As per Article 156 of the Indian Constitution, the governor holds office during the pleasure of the president. So it is not open to the petitioner to make an allegation in an affidavit on a mere newspaper report and come to court as it is a Public Interest Litigation (PIL). Further, added that before approaching the court there should be a definite allegation made in the affidavit. The allegations made in the affidavit are from a newspaper report and nothing else. The petitioner has not given any other material fact before the court. The court said that allegations made against the respondent are based on newspaper reports and not on the personal knowledge of the petitioner. “I do not find any merit in the writ petition and therefore it is liable to be dismissed”. 

Before concluding, the court held that facts stated in the news report are hearsay secondary evidence which is not proved by any other material facts and therefore it is inadmissible in the eyes of law. The petitioner has also failed to let in any other material in proof of facts contained in the newspaper. Further, the learned counsel has not put forward any other point before the court. The writ petition, therefore, fails and is dismissed. However, there will be no order as to costs.        


With the enactment of the Information Technology Act, 2000 and subsequent amendment in the Indian Evidence Act, 1872 the use of electronic records in judicial proceedings has long gone. Electronic records are admissible as in primary as well as a secondary form of evidence, subject to the fact that they are accurate, exclusion of possibility or tampering or manipulation are relevant and reliable. Also, it is important to check Section 65B of the Indian Evidence Act, 1872 without which an electronic record in form of secondary evidence is not admissible in the eyes of law. 
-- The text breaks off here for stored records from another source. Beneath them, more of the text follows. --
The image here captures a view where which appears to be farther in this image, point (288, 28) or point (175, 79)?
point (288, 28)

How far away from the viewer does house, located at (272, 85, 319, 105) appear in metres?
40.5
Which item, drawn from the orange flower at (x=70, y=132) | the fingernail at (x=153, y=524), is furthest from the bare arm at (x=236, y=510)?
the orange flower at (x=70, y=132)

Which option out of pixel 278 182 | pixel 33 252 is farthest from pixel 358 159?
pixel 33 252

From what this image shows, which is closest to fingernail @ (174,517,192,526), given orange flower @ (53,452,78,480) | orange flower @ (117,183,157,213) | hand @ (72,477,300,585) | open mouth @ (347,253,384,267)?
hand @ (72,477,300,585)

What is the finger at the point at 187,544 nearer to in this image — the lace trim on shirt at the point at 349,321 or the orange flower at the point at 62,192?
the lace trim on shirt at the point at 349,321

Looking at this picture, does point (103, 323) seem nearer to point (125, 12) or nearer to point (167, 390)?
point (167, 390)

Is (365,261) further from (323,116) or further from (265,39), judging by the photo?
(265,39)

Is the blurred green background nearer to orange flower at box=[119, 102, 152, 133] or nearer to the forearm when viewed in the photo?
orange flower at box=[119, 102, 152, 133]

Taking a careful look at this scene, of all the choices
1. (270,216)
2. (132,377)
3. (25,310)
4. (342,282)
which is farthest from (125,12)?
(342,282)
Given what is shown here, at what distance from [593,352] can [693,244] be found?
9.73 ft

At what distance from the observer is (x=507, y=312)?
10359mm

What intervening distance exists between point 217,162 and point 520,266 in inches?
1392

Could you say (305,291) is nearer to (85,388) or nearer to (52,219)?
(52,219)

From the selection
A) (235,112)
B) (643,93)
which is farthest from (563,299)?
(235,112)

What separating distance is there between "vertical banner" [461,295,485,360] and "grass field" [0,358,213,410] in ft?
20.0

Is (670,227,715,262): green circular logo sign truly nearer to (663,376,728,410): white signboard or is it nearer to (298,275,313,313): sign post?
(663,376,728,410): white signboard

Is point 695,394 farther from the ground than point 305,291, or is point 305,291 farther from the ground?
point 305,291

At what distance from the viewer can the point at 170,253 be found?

The news reports are hearsay secondary evidence which is inadmissible in the eyes of law if the individual has not any other material facts which can prove the facts contained in the news report. Also, the Court held that newspapers cannot be the basis of filing Public Interest Litigation (PIL) parties must do adequate research before approaching the court. Further held that newspaper reports are inadmissible under Section 81 of Indian Evidence Act, 1872, unless the reporter concerned is examined and cross-examined in the court.